A run of entries:
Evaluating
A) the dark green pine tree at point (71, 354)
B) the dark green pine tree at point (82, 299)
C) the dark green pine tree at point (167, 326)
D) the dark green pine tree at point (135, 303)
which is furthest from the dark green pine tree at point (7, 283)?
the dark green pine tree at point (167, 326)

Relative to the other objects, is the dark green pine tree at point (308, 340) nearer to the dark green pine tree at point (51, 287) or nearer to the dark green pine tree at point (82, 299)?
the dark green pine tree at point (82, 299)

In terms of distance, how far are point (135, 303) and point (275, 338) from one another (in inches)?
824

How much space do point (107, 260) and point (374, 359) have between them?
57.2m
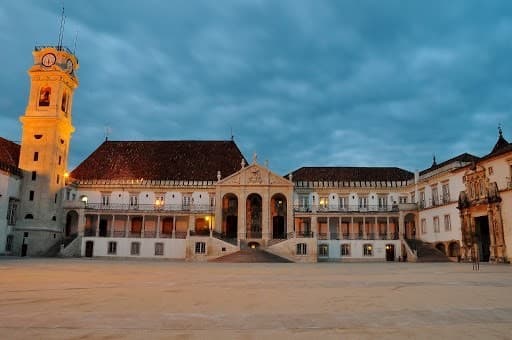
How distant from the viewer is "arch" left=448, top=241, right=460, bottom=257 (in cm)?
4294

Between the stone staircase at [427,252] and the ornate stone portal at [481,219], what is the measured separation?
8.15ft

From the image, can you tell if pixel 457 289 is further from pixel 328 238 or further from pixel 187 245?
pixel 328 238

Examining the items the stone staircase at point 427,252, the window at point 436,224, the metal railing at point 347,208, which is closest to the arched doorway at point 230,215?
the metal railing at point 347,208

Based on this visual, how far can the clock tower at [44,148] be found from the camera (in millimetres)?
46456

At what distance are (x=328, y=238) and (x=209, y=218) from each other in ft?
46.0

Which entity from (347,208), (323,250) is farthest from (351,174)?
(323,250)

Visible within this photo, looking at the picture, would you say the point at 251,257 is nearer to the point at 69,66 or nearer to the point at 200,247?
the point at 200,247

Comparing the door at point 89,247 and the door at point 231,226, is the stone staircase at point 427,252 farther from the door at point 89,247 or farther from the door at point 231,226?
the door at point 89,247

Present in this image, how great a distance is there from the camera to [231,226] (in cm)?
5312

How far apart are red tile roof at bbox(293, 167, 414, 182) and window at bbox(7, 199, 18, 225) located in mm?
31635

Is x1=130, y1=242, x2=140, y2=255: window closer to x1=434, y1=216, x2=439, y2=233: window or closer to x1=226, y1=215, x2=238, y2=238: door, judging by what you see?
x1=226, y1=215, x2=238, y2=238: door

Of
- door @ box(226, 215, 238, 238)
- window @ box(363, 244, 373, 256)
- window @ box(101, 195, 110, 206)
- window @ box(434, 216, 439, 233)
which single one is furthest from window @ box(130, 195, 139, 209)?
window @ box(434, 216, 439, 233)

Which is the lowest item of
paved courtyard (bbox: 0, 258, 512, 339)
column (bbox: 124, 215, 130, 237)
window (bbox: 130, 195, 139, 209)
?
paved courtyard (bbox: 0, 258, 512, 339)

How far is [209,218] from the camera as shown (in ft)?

What you need to do: Reproduce the entries from the line containing "Comparing the door" through the last entry, substituting "stairway" for "staircase" and keeping everything else unchanged.

Solution for this task:
Comparing the door at point 89,247 and the door at point 231,226, is the stone stairway at point 427,252 farther from the door at point 89,247 or farther from the door at point 231,226?
the door at point 89,247

Present in this image, how great a distance is there from the camera to [231,226] (in cm)?
5312

How far apart are red tile roof at bbox(293, 167, 414, 182) and window at bbox(7, 199, 18, 225) located in mm?
31635

Is x1=130, y1=242, x2=140, y2=255: window closer to x1=434, y1=216, x2=439, y2=233: window or closer to x1=226, y1=215, x2=238, y2=238: door, judging by what you see?
x1=226, y1=215, x2=238, y2=238: door

Of
- door @ box(226, 215, 238, 238)
- window @ box(363, 244, 373, 256)
- window @ box(101, 195, 110, 206)
- window @ box(434, 216, 439, 233)
which single one is furthest from window @ box(130, 195, 139, 209)?
window @ box(434, 216, 439, 233)

Which is the lowest item of
paved courtyard (bbox: 0, 258, 512, 339)
column (bbox: 124, 215, 130, 237)
window (bbox: 130, 195, 139, 209)
?
paved courtyard (bbox: 0, 258, 512, 339)

How far is [209,218] from the camera as shown (in ft)?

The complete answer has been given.